• **PASSAGE**
····················

When Kathleen Gurbin’s husband, Brent, was dying of lung cancer 20 years ago at the age of 57, she was desperate to do anything to help ease his pain. That included trying reiki. The traditional Japanese technique purports to bring healing through light touch or by hovering one’s hands above a person’s body to manipulate the flow of what practitioners believe is a powerful universal energy.
Her late husband was doubtful, but he went along with it. “He found peace and relaxation, and it helped the pain.” Gurbin even performed reiki on Brent at the moment of his death. “I felt called to him, put my hands on his heart, and within a minute he was dead.”
Today, she and her current husband, Richard, offer a reiki healing ministry two afternoons a month at Bracebridge United in Ontario’s cottage country. She compares reiki’s effects to a mother putting her hands on her children to soothe their pain if they fall down. “It’s the same kind of healing energy,” she says. “When we put our hands on someone, we feel like we are channelling the love of God, and the energy is flowing through us.”
This isn’t the only United church to offer reiki to reduce stress, lessen pain and relieve anxiety. Toronto’s St. James United has been offering reiki from trained volunteers for more than 20 years. It services 500 clients, generating $15,000 a year in donations. The church even created a wellness centre, thanks to an endowment from a parishioner who received reiki over a long illness.

····················

Stored data entries:
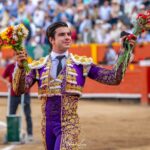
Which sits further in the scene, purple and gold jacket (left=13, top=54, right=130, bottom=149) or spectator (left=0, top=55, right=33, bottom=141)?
spectator (left=0, top=55, right=33, bottom=141)

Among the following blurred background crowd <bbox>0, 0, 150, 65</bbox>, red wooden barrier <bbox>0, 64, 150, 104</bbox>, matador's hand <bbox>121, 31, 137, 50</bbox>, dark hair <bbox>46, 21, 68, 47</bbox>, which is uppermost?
blurred background crowd <bbox>0, 0, 150, 65</bbox>

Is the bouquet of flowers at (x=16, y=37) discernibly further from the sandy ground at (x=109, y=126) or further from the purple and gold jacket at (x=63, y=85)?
the sandy ground at (x=109, y=126)

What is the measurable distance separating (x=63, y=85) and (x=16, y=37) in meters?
0.54

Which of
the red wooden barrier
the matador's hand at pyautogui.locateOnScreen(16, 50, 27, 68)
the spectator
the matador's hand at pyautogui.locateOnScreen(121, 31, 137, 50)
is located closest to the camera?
the matador's hand at pyautogui.locateOnScreen(121, 31, 137, 50)

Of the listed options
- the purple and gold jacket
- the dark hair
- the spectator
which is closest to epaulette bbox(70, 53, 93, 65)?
the purple and gold jacket

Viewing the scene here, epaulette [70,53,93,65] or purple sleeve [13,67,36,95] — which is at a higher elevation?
epaulette [70,53,93,65]

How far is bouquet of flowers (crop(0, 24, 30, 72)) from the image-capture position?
15.8 ft

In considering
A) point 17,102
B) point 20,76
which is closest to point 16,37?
point 20,76

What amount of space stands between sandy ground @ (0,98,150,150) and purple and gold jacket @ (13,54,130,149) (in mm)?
3282

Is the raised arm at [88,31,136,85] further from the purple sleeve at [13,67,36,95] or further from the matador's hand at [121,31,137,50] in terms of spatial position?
the purple sleeve at [13,67,36,95]

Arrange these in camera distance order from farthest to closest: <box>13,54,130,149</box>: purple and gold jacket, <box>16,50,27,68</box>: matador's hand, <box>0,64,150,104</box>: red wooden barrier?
<box>0,64,150,104</box>: red wooden barrier < <box>13,54,130,149</box>: purple and gold jacket < <box>16,50,27,68</box>: matador's hand

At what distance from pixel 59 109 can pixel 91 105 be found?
1079 cm

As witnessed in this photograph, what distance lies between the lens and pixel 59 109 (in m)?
4.95

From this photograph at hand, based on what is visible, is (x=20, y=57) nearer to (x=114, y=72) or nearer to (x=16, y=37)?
(x=16, y=37)
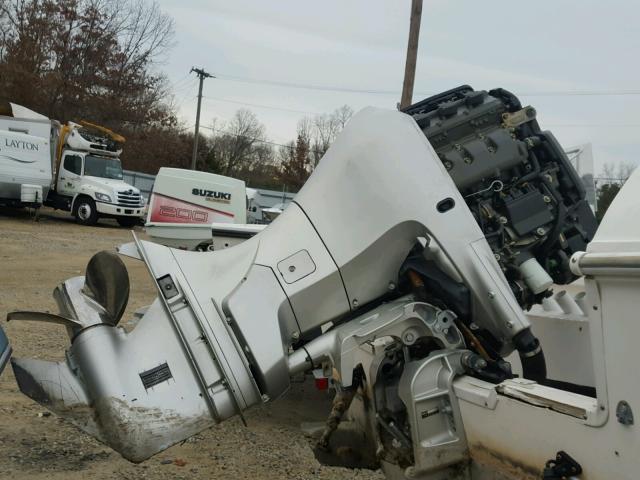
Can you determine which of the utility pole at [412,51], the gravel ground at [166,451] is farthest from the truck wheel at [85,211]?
the gravel ground at [166,451]

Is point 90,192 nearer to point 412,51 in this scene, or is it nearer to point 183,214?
point 183,214

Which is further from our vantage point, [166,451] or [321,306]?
[166,451]

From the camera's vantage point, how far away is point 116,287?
2.79 m

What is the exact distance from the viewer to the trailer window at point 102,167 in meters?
22.3

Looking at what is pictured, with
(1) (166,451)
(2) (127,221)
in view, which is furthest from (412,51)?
(2) (127,221)

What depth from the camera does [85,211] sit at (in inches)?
866

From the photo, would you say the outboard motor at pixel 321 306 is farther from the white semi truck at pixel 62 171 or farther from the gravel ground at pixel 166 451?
the white semi truck at pixel 62 171

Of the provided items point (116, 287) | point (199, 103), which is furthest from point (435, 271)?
point (199, 103)

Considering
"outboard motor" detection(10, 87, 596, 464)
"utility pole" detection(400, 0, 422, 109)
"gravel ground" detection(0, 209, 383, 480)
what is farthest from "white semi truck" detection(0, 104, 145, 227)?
"outboard motor" detection(10, 87, 596, 464)

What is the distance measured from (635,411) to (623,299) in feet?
0.99

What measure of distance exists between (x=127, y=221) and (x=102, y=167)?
1906 millimetres

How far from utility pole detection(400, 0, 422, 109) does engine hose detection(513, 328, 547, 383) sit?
1197 centimetres

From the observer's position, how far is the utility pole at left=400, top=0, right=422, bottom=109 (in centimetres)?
1430

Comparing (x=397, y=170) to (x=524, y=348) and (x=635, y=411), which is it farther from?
(x=635, y=411)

····················

How would you sum up the passage about reiki in two sentences? Rely only on the passage about reiki.

• **RESPONSE BELOW**
Kathleen Gurbin tried reiki, a traditional Japanese technique said to heal through light touch that practitioners believe channels a universal energy, to ease the pain of her husband Brent as he was dying of lung cancer, and she says it brought him peace and helped the pain. She and her current husband, Richard, now offer a reiki healing ministry two afternoons a month at Bracebridge United in Ontario, and Toronto's St. James United has offered reiki from trained volunteers for more than 20 years, serving 500 clients.